A Washington Post piece gets spiked after its publisher expresses a preference for happier stories.

Katharine Weymouth. Click image to expand.
Katharine Weymouth 

I thank the Fates every day that my greatest professional mistakes came when nobody was watching. This morning, as her newspaper reported the spiking of a piece of the sort she had bad-mouthed, Washington Post Publisher Katharine Weymouth must be wishing that the Fates had been as kind to her.

Earlier this summer, Weymouth got in Dutch when a Post plan to sell off-the-record access to reporters and government officials at "salons" at Weymouth's home was made public by Politico. Weymouth and Post Executive Editor Marcus Brauchli quickly canceled the events after much confusion over whether the paper had put its soul up for sale or whether miscommunication on the part of the management team was to blame.

In the latest Weymouth miscue, she appears to have told freelancer Matt Mendelsohn, a friend of hers, that advertisers desired "happier stories, not 'depressing' ones" like the one he had been working on about a young woman whose arms and legs were amputated.
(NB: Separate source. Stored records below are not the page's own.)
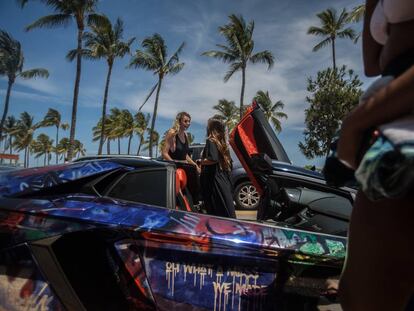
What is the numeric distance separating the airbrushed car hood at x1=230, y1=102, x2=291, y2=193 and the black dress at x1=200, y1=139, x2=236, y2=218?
48 cm

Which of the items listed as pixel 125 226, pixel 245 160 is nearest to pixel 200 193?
pixel 245 160

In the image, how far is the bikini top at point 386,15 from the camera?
0.90 meters

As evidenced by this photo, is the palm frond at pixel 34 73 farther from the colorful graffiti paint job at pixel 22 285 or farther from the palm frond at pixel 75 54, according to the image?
the colorful graffiti paint job at pixel 22 285

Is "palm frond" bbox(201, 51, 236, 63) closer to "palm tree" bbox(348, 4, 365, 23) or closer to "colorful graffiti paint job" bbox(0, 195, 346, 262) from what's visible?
"palm tree" bbox(348, 4, 365, 23)

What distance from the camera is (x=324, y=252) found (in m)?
1.77

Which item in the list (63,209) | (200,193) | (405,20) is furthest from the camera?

His piece was ultimately killed by the Post's Sunday magazine. The editor who killed it, Sydney Trent, told the Post's Howard Kurtz that the spike had been delivered "because it was clear the newspaper wanted to move in a different direction. That handwriting was very clearly on the wall."
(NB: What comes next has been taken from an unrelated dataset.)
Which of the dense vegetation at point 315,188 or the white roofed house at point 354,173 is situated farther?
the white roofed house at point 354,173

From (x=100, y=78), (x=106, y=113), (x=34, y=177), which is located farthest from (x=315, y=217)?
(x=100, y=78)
Mendelsohn doesn't blame Weymouth directly, telling the Post that "unfortunately, an offhand comment by Katharine might have set the stage for the piece to get killed. ... Something she said perhaps created a climate for somebody down the chain to think that's what Katharine wanted to happen." [Ellipsis in the original.]

Advertisement

The controversy has both Weymouth and Brauchli standing on their chairs insisting that the church-state boundary at the paper was never, ever breached. Brauchli tells the Post, "We are not driven by what one of our business-side colleagues, or even our publisher, thinks about a piece. We follow a journalistic compass." From Weymouth: "I would never interfere in an editorial decision and I had no intention of interfering."

Can you believe for a moment that Katharine Weymouth's ideas don't drive what the Post prints? Or, to put a finer point on it, that her ideas shouldn't drive what the Post prints? Weymouth is the one in charge! She replaced the previous top editor, Leonard Downie Jr., with a top editor more to her liking—Brauchli. If she is unhappy in any way with what Brauchli puts in the paper or doesn't put in the paper, she's completely within her rights to interfere and replace him, too.

It's ridiculous to believe that Weymouth occupies some clean room at Post headquarters at 15th and L Streets, leaving the editorial team uncontaminated with her views. Indeed, Kurtz quotes Weymouth as saying that although she had not read Mendelsohn's piece, she had, in her words, "used it as an example" with editors "of the kind of fare we should be moving away from." If citing a specific piece that you haven't read as the kind of piece the Post shouldn't run isn't interfering, intervening, and intruding, what is?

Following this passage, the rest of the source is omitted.